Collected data

================

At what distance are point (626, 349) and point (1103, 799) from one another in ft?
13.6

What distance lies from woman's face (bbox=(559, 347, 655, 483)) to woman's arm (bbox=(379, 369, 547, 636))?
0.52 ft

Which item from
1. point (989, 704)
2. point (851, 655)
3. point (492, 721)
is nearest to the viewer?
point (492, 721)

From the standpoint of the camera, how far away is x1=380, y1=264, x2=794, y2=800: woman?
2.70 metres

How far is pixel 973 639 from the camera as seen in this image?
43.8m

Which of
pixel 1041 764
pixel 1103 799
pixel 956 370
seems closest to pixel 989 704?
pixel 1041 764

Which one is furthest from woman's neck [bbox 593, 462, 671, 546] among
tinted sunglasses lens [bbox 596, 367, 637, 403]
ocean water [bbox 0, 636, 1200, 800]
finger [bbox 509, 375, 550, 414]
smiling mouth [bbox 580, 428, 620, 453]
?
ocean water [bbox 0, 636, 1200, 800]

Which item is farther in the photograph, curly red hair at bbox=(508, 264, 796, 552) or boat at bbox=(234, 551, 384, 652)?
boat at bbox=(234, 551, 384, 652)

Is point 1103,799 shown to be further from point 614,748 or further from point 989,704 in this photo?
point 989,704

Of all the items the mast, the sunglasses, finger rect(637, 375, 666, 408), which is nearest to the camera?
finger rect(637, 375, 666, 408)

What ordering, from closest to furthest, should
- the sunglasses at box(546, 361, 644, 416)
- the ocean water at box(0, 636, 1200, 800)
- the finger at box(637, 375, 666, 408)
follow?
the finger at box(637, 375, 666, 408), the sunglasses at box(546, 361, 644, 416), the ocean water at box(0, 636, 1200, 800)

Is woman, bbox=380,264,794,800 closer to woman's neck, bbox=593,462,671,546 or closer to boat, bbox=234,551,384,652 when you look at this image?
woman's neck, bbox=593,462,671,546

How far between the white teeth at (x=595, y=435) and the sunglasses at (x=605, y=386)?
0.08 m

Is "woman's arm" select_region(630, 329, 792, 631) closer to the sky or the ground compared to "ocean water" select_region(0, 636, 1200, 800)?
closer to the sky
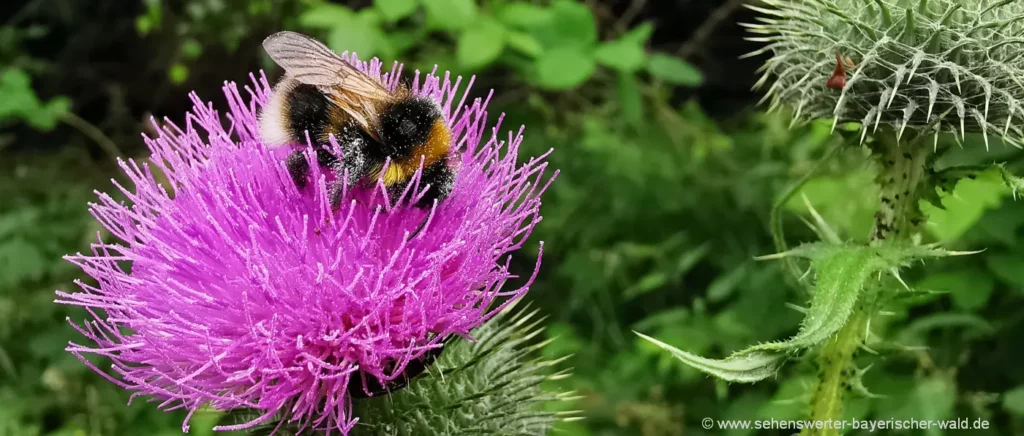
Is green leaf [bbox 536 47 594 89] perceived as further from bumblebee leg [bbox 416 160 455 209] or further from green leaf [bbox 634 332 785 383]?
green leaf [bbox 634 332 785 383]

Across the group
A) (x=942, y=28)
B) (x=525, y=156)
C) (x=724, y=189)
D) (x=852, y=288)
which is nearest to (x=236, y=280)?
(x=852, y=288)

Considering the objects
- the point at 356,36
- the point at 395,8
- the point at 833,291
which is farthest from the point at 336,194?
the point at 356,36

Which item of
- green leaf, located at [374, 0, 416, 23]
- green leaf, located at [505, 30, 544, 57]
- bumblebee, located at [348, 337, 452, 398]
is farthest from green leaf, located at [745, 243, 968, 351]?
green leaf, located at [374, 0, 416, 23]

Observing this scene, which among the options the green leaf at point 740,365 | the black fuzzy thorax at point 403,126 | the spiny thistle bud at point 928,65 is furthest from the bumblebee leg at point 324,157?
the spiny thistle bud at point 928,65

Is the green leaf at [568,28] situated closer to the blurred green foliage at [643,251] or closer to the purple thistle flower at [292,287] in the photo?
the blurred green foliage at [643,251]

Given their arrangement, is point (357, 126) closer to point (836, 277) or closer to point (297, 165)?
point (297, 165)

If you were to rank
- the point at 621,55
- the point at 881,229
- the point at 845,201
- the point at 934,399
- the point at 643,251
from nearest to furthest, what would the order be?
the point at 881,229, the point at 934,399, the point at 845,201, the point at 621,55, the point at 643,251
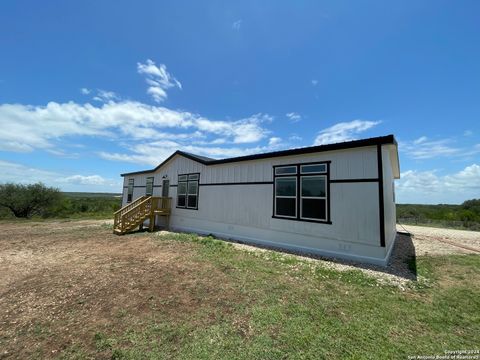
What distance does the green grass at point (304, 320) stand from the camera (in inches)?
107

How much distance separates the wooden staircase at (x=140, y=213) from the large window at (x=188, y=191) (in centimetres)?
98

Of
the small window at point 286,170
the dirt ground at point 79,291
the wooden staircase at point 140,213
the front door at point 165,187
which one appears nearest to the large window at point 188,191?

================

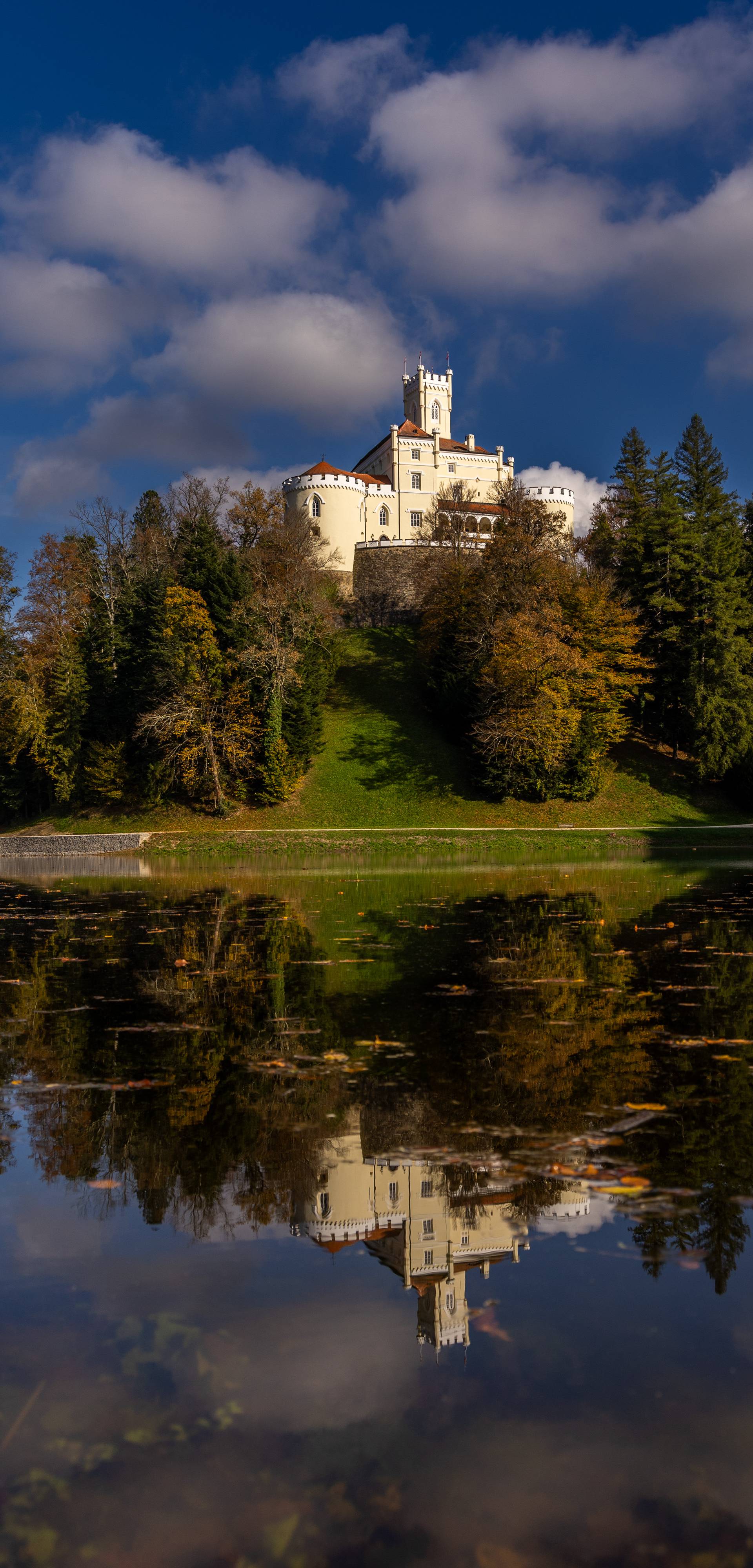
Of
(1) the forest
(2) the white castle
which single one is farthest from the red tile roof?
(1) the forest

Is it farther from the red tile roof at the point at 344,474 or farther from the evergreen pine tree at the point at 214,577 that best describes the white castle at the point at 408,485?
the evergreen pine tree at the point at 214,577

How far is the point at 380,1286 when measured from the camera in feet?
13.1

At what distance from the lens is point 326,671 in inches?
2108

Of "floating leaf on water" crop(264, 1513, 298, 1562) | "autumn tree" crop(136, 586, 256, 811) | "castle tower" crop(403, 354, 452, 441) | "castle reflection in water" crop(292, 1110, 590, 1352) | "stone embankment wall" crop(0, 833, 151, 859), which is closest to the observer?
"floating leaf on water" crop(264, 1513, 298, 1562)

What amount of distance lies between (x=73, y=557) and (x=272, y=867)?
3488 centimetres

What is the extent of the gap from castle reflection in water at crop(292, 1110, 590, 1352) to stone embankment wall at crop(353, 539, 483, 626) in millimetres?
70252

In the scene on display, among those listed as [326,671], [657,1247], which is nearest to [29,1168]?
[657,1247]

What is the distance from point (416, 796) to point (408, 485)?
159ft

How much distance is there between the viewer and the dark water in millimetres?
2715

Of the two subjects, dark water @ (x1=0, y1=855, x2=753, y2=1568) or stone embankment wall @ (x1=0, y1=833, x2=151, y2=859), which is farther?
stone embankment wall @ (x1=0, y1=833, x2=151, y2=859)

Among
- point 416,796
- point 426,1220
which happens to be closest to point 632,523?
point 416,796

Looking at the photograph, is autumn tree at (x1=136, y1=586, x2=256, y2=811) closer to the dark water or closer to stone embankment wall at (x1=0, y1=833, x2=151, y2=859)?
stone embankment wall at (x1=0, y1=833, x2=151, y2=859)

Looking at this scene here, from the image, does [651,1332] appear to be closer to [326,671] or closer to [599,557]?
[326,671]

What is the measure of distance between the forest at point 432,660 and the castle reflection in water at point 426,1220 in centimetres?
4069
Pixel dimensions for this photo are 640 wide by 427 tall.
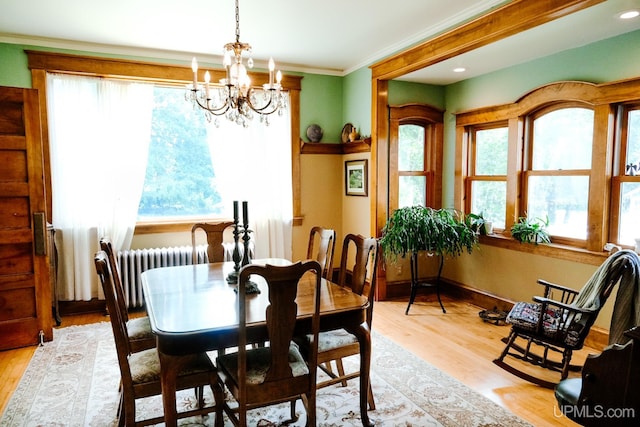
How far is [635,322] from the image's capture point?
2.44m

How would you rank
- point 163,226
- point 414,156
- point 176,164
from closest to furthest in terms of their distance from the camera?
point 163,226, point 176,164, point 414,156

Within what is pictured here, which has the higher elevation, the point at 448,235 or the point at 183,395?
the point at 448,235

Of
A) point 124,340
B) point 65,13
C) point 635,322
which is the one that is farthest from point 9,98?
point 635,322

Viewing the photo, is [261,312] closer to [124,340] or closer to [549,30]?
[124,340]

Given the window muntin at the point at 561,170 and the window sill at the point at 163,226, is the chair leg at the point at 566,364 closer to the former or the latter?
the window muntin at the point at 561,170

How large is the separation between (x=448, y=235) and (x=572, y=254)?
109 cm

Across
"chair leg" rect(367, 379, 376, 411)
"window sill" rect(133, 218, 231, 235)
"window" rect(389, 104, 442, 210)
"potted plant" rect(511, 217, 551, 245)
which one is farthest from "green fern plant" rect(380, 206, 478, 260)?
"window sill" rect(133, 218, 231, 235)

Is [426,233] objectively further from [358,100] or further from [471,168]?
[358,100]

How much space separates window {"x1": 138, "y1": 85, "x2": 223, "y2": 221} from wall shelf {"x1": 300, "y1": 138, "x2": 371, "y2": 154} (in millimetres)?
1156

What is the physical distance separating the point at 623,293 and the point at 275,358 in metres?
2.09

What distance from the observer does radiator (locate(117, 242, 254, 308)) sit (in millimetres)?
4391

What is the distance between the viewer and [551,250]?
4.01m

================

__EXERCISE REQUIREMENTS__:
Pick out every line of the material above that contains the word "viewer", and copy each one in full.

__WORKED SOLUTION__:
is nearest to the viewer?
How much distance is there between the viewer and the dark water in millimetres?
What is the distance between the viewer and [551,250]?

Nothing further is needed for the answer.